Appearing in a number of documents from the period, it was often coupled with the word "Good" (Dobri). For example, a 1417 document by Stjepan Ostoja mentions i nostri boni Bosnensi, and the same term is used in a 1419 document by Stjepan Ostojić. Ćošković dates the term to Stjepan II Kotromanić (1322–53). The syntagm of Dobri Bošnjani (the "Good Bosnians") which appear in historical documents (charters) as a social and ethical category, historian Srečko Džaja relates to similar syntagm of "boni homines".

=== Examples ===
After a plot to assassinate Knez Pavle Radinović in Sutjeska successfully played out during the King Ostoja's 2nd reign in August 1415, Duke Sandalj justified the murder to an astonished witness, Ivan Gundulić, Ragusan diplomatic representative who was attending a meeting of Bosnian noblemen at the stanak and is the best source for the circumstances surrounding the event, by saying:

Bosnian: “Jesi li očekivao da ćeš ovo vidjeti? Tako mi Božijom milošću činimo pravdu kao i vaša gospoda dubrovačka, jer je u Dubrovniku kazna za izdaju odsijecanje glave, pa tako i ja činim s drugim vjernim Bošnjanima”.

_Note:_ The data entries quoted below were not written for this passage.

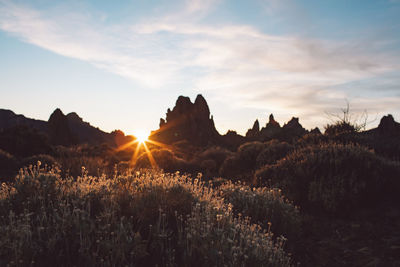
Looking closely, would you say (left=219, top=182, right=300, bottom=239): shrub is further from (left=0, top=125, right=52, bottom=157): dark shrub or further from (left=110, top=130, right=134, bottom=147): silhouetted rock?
(left=110, top=130, right=134, bottom=147): silhouetted rock

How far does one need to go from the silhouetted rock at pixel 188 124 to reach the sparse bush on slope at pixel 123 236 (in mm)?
67549

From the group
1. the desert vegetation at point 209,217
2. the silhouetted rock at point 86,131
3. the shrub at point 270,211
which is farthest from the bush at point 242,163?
the silhouetted rock at point 86,131

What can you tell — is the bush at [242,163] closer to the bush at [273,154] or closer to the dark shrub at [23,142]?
the bush at [273,154]

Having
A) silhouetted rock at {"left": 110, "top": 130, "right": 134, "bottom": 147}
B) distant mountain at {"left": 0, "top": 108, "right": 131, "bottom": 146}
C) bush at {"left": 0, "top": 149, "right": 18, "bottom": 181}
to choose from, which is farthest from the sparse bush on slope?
silhouetted rock at {"left": 110, "top": 130, "right": 134, "bottom": 147}

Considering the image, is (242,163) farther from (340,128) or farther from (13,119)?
(13,119)

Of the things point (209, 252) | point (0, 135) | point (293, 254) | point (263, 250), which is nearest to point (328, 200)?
point (293, 254)

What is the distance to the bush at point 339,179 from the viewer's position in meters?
7.96

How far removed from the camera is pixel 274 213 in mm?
6715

"Did you expect to see this? This is how we, by the grace of God, do justice just like your lordship in Dubrovnik, because in Dubrovnik the punishment for treason is beheading, so I do the same with other faithful Bosnians."
— excerpt from Ivan Gundulić's letter written to his superiors in Dubrovnik

==Assessment==
Bosnian historian Pejo Ćošković, citing Ferdo Šišić and Dominik Mandić, describes the use of the term in royal documents as membership in Bosnian nobility, with no indication of the subject's religion. and as a political term to distinguish people from Bosnia proper from people from other lands acquired in the hidays of Kingdom of Bosnia and included into royal titulage.

==Revival==
During the Austro-Hungarian era the term Bošnjak was also preferred until the beginning of the 20th century, and is encountered in Bosnian Franciscan writings, such as prominent members of the order, historians and writers, Ivan Frano Jukić and Antun Knežević, who were first to relate the name to ethnic and national context. The situation changed again in the 20th century, as Bosanac (see also: Bosnian and Bosnians) came to be the preferred term. Following the independence of Bosnia and Herzegovina in the early 1990s, Bosniaks reinvigorated the (by then) archaic term Bošnjaci – Bosniaks – for their national name, based on the word's historical ethno-geographic connotations.